As autoridades militares e outras partes no conflito têm a responsabilidade de cuidar das comunidades afetadas pelo ciclone Mocha. Elas precisam suspender as restrições atuais e permitir a entrega de itens essenciais médicos e humanitários para pessoas que necessitam dessa assistência, sem comprometer a imparcialidade e a neutralidade das atividades.

 

MSF tem equipes baseadas em sete municípios do estado de Rakhine, incluindo algumas das áreas mais afetadas de Sittwe, Maungdaw, Rathedaung, Buthidaung e Pauktaw, com mais de 550 profissionais realizando nossas atividades médico-humanitárias regulares.
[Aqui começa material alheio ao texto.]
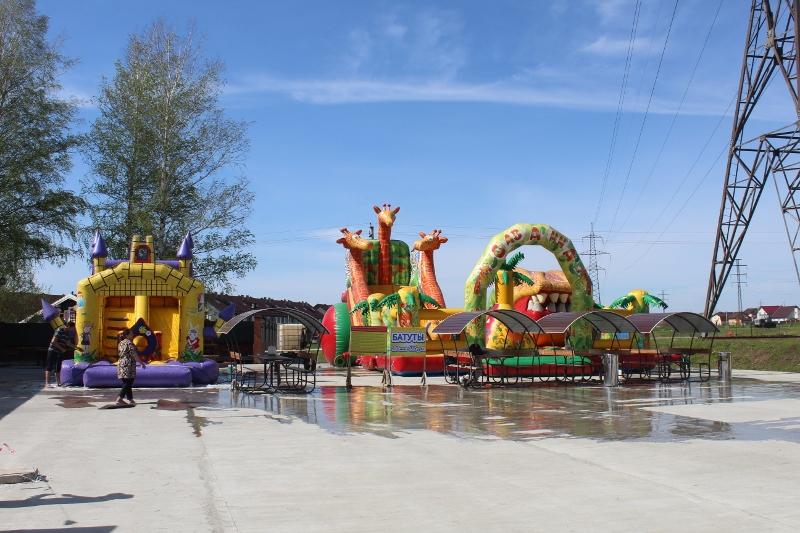 С приходом лета пришло время и детских батутов на ритейл-парке «Пригородный простор».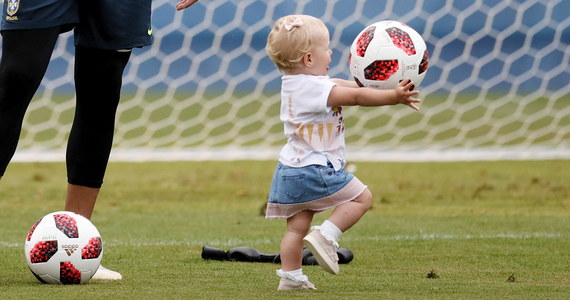 Piłkarze reprezentacji Brazylii, którzy zagrali w małym wymiarze czasowym lub wcale w poniedziałkowym meczu z Meksykiem (2:0) w 1/8 finału mistrzostw świata w Rosji, wzięli udział w treningu wyrównawczym. Na boisku pojawiły się dzieci, a na trybunach żony zawodników.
MSF trabalha em Mianmar desde 1992, apoiando programas de saúde de longo prazo focados em tuberculose, HIV, hepatite C, malária e iniciativas de atenção primária à saúde. Hoje, mais de 1.200 profissionais internacionais e nacionais trabalham em estreita colaboração para fornecer cuidados e tratamento de alta qualidade através de uma rede de unidades de saúde e clínicas móveis.

Continuamos a cuidar de pacientes com HIV, tuberculose e hepatite C, fornecemos cuidados básicos de saúde, juntamente com serviços de saúde reprodutiva e sexual, e respondemos a emergências médicas. Atuamos nos estados de Rakhine, Shan e Kachin, bem como nas regiões de Yangon e Tanintharyi.